Villa Beausoleil - Steva a gardé le réflexe « communication numérique » de la crise sanitaire et l'a largement développé pour maintenir le lien essentiel entre familles et résidents.

Mais cela n'empêche pas un « climat de suspicion exacerbé », note Vivalto Vie, d'où l'augmentation des réclamations des familles et des difficultés supplémentaires de recrutements liées au « désamour » pour le secteur. En contrepied, le groupe adoptera le statut d'entreprise à mission en septembre. Mêmes inquiétudes du côté d'Omeris sur les impacts de la perte de confiance de l'opinion publique.

Aucun ne les évoque mais les plaintes groupées ou éparpillées des familles, y compris celles du premier confinement, risquent de remettre des pièces dans la machine...

Mais la plupart poursuivent aussi, et parfois surtout, leur développement au-delà de nos frontières. Par exemple Emera a acheté deux Ehpad à Antibes mais huit outre-Manche et en Suisse. Pour le groupe Maisons de Famille qui a 13 fois plus de lits à l'étranger, « la crise de confiance que traverse le secteur est d'abord une affaire française » mais « le contexte compliqué conforte la priorité qui fait notre singularité : la qualité d'abord ». Parmi les cinq répondants à notre question sur le taux d'occupation (TO), il affiche 94 %, seul à dépasser le seuil des 90 avec Colisée (96 %).

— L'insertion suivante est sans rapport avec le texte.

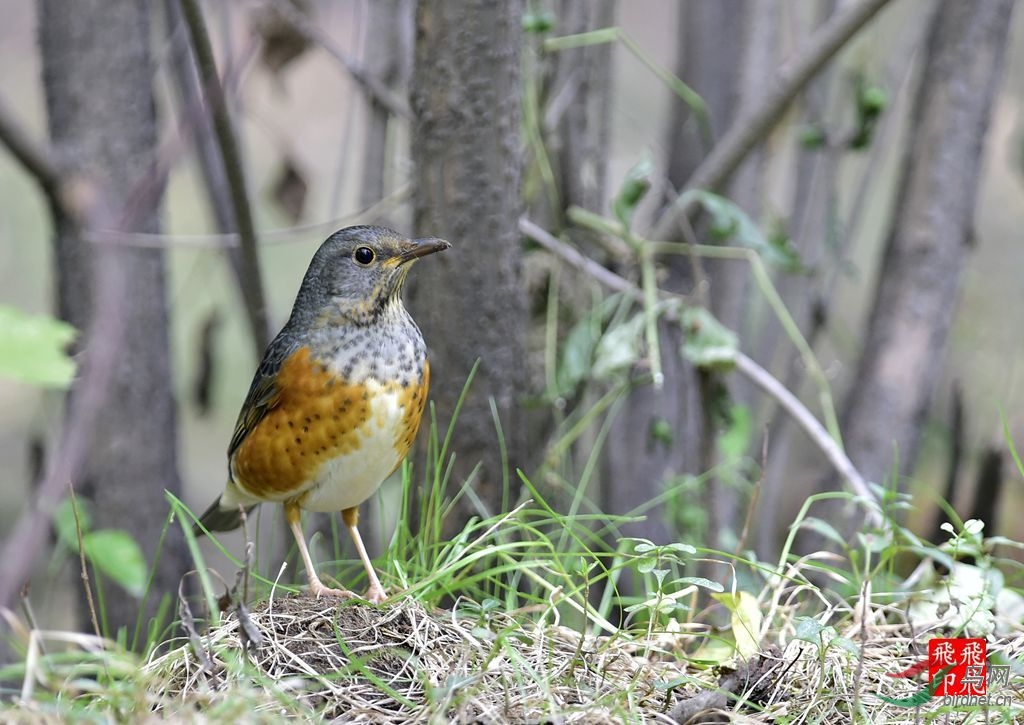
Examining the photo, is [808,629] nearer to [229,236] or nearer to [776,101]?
[776,101]

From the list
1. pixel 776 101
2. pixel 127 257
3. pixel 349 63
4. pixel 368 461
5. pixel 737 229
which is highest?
pixel 349 63

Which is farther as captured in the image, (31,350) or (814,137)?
(814,137)

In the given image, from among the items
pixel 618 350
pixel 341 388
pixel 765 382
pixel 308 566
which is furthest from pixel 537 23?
pixel 308 566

Préoccupation sur les taux d'occupation

« Déjà percuté par la Covid-19, et malgré une certaine résilience, le secteur souffre d'une image dégradée qui nuit au remplissage des Ehpad et met en péril leur modèle économique », commente Raoul Tachon, consultant expert du secteur sanitaire et médico-social. À partir du diagnostic financier de 520 Ehpad privés, il fournit les outils économiques pour repenser ce modèle dans une étude prospective des Échos Études[1] de janvier 2023.

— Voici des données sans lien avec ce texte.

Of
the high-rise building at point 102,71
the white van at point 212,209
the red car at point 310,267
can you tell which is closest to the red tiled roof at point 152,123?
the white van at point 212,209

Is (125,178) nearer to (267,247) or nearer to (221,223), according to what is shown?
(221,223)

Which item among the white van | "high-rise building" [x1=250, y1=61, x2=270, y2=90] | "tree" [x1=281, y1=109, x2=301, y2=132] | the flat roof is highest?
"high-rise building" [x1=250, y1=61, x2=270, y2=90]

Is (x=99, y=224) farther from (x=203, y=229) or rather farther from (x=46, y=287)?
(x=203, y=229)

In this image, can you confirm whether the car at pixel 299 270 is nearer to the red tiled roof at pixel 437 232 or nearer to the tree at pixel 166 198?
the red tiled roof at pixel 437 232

Le TO est une pierre angulaire. Avant l'épidémie, les grands groupes affichaient des taux de 97 % et plus. Ils ont plongé depuis. Moins de résidents mais plus de marge, c'est possible grâce au levier tarifaire, résume l'auteur : « c'est un vrai pricing power pour un secteur qui évolue sur un marché fermé mais avec des tarifs libres, contrairement aux Ehpad publics asphyxiés par les règles de l'aide sociale ».

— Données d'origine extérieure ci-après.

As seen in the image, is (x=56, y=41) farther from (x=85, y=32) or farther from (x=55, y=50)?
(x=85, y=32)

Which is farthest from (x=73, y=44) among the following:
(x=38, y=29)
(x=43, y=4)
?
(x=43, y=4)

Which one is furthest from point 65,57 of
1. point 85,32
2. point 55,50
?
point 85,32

Pour lui, des prix de journée supérieurs à 100 euros permettent d'abaisser le point mort à 90 % de TO, voire moins (données 2021). Mais jusqu'où ? L'inflation est sans doute en train de bouleverser la donne : « lorsque le taux de rotation des résidents est de l'ordre de 40 % par an, quelle sera la marge de manoeuvre des Ehpad pour répercuter les augmentations de coûts sur les tarifs des nouveaux entrants sans faire baisser le taux d'occupation ? », écrit Raoul Tachon.